Belge Metni ::
■ ■ ■ ■ ■
Belli bir süre sonra Filistinli arkadaşlar eylemden çıkmak istediğini söyledi ve birlikte ayrıldık. İlk gözlemlerini sorduğumda cevapları oldukça keskin ve duruydu. İlk eylemle bu eylemi kıyasladıklarında ilk eylemin Filistin direnişinin taleplerine ve ihtiyaçlarına çok daha odaklı ve onu merkeze alan politik bir eylem olduğunu, ikincisininse belli açılardan anlamlı olsa da oldukça yetersiz olduğunu söylediler. İktidar eliyle örgütlenen yürüyüşe katılan insanların samimi olduğunu düşünseler de ortamda bir tür kendini tatmin etme gayesi gördüklerini söylediler ve bu yüzden daha da çaresiz hissettiklerini dile getirdiler. Özellikle Türkiye’nin İsrail’le bütün ilişkilerini kesmesini beklediklerini ve bu talebin hiç yer bulmadığını, bunun yerine sürekli içi boş sloganlar atıldığını ifade ettiler.
■ ■ ■ ■ ■
Görev Yönergesi :: Yukarıdaki Filistin eylemi üzerine metinden "Belli bir süre" ifadesinden "atıldığını ifade ettiler." ifadesine kadar olan bölümü harfi harfine kopyala.
■ ■ ■ ■ ■
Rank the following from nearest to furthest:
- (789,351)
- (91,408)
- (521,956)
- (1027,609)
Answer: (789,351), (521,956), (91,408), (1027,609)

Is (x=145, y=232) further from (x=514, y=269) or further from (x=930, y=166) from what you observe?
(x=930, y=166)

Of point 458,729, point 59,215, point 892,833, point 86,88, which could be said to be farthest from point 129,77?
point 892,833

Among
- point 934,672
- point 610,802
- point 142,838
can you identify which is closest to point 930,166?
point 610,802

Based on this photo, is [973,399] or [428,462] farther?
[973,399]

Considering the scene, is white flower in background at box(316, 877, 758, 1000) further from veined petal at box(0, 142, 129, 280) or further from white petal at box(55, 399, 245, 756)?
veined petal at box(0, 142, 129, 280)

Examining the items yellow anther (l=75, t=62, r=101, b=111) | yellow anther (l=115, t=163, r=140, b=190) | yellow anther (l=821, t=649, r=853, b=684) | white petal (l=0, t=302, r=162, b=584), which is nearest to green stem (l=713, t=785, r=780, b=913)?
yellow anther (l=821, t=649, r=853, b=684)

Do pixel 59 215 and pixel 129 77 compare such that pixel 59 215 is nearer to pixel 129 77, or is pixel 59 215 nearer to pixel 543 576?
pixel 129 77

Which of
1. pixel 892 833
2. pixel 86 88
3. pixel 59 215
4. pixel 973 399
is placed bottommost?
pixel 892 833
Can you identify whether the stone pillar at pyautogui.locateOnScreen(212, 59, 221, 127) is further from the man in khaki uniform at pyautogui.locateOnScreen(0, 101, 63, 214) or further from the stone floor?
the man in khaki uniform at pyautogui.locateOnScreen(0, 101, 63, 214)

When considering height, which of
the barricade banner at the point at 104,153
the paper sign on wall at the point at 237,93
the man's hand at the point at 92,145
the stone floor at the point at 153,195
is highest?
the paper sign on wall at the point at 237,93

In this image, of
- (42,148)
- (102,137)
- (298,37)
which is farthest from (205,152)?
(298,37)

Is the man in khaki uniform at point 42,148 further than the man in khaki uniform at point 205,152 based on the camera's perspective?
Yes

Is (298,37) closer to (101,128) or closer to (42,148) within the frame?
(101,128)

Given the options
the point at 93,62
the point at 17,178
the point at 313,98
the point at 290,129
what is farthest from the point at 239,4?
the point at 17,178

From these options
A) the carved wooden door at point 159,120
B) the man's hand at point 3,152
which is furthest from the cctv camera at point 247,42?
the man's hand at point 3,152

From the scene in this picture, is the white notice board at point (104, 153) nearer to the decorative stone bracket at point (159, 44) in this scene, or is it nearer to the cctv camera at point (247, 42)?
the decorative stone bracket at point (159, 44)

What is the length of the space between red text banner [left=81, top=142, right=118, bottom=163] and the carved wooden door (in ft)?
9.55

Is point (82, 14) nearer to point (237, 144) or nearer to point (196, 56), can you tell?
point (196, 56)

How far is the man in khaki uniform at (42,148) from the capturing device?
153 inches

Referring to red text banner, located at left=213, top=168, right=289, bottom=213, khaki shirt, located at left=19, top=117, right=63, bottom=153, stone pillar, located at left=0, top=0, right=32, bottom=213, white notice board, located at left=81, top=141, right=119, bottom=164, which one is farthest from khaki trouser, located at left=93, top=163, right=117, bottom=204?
■ ■ ■ ■ ■
Tamamlanan Görev ::
Belli bir süre sonra Filistinli arkadaşlar eylemden çıkmak istediğini söyledi ve birlikte ayrıldık. İlk gözlemlerini sorduğumda cevapları oldukça keskin ve duruydu. İlk eylemle bu eylemi kıyasladıklarında ilk eylemin Filistin direnişinin taleplerine ve ihtiyaçlarına çok daha odaklı ve onu merkeze alan politik bir eylem olduğunu, ikincisininse belli açılardan anlamlı olsa da oldukça yetersiz olduğunu söylediler. İktidar eliyle örgütlenen yürüyüşe katılan insanların samimi olduğunu düşünseler de ortamda bir tür kendini tatmin etme gayesi gördüklerini söylediler ve bu yüzden daha da çaresiz hissettiklerini dile getirdiler. Özellikle Türkiye’nin İsrail’le bütün ilişkilerini kesmesini beklediklerini ve bu talebin hiç yer bulmadığını, bunun yerine sürekli içi boş sloganlar atıldığını ifade ettiler.